▶ _EXTRACT PROVIDED_
In each experimental trial, each participant pressed a button on a keyboard button to start. In the case of no priming, the speech stimuli were presented according to the following procedure: (1) two-talker masker presentation began immediately after the button press; (2) a full target sentence was presented about 500 ms after the masker onset; (3) the masker and target ended simultaneously. For the same-sentence or different-sentence masker-priming, the speech stimuli were presented according to a four-step process: (1) either the same-sentence or different-sentence masker-priming was presented three times in silence immediately after the button press, and there was no pause between the three presentations; (2) a masker sentence was presented about 4000 ms after the end of the prime presentation; (3) a full target sentence was presented about 500 ms after the masker onset; (4) the masker and target ended simultaneously.

All of the other aspects, including the apparatus and procedure, were the same as in Experiment 1. The performance was scored as the number of correctly identified characters for each keyword. The percentage correct for each keyword was the ratio of the number of characters identified correctly to the total number of characters in each keyword.

Results

Figure 5 displays the group-mean percentages for correct identification of each keyword (top: initial keyword, upper middle: middle keyword, lower middle: final keyword, bottom: whole sentence) of the target sentences as a function of the SMR for the younger (left) and older participants (right). The results are shown for the cases in which no priming (circles), same-sentence masker-priming (squares), and different-sentence masker-priming (pentagons) was presented. The smooth lines are the best-fit psychometric functions. It is apparent from Figure 5 (upper six panels) that higher group-mean percentages of correct identification for each of the three keywords were obtained with same-sentence masker-priming than in the other two cases by both the younger and older adults. The bottom panels present the results for correct identification of the whole target sentence. As was the case for each of the three keywords, same-sentence masker-priming yielded a higher percentage of correct identification than did different-sentence masker-priming and no priming. Comparison of the results for the younger and older participants in Figure 5 indicates that the amount of release from speech masking induced by the same-sentence masker-priming was greater for the younger adults (1.8, 1.5, 2.0, and 1.4 dB for the initial keyword, middle keyword, final keyword, and whole sentence, respectively) than for the older adults (1.1, 0.6, 0.9, and 0.6 dB for the initial keyword, middle keyword, final keyword, and whole sentence, respectively), which agrees with the results of Experiment 1. In addition, Figure 5 also indicated that the amount of release due to the different-sentence masker-priming was greater for the younger adults (1.0, 0.7, 1.2, and 0.7 dB for the initial keyword, middle keyword, final keyword, and whole sentence, respectively) than for the older adults (0.5, 0.4, 0.4, and 0.2 dB for the initial keyword, middle keyword, final keyword, and whole sentence, respectively).

▶ _REQUIRED TASK_
Write the next part of the passage on masker-priming and speech recognition in younger and older listeners, beginning after its final sentence.

▶ _STORED DATA_
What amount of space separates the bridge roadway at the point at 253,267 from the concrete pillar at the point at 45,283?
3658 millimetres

▶ _RESPONSE FOR THIS EXERCISE_
FIGURE 5

FIGURE 5. Group-mean percentages of correct identification of each of the three keywords in the target sentence in Experiment 2, as a function of SMR and for the younger (left) and older participants (right). The top, upper middle, lower middle, and bottom panels, respectively, represent the group-mean percentages of correct identification of the initial keyword, middle keyword, final keyword, and whole target sentence. Two different priming conditions were implemented: no priming (circles) and different-sentence masker-priming (squares). The best-fit psychometric functions (curves) for each masker-priming condition are shown in each of the panels.

Figure 6 depicts the changes in the threshold values as functions of keyword position and priming condition for both the younger and older participants. In this figure, the threshold values are lower for the younger adults than for the older adults for each keyword and the whole sentence in all three masker-priming conditions, as was the case in Experiment 1. In addition, the threshold values are lower with same-sentence masker-priming than with different-sentence masker-priming and without priming, and the threshold values are the highest without priming. Figure 6 indicates that both the younger and older participants could benefit from the voice cues of the masker when identifying the target sentence during the target/masker presentation even when a different sentence was used as the masker prime. Furthermore, as expected, the amount of release from speech masking induced by either same-sentence or different-sentence masker-priming was greater for the younger adults than for the older adults. Finally, with same-sentence masker-priming, the release of the final keyword from the speech masking was the greatest for the younger adults, but the release of the initial keyword from the speech masking was the greatest for the older adults. With different-sentence masker-priming, the amount of release from speech masking was greater for the final keyword than for the other two keywords for the younger adults, but the amount of release from speech masking did not exhibit obvious differences among the three keywords for the older adults.

FIGURE 6

FIGURE 6. Average μ as a function of keyword position in Experiment 2, for the younger and older participants with and without masker-priming. The blue and red rectangles indicate the data obtained with different-sentence masker-priming and without priming, respectively. The (left and right), respectively, correspond to the average μ for the younger and older participants.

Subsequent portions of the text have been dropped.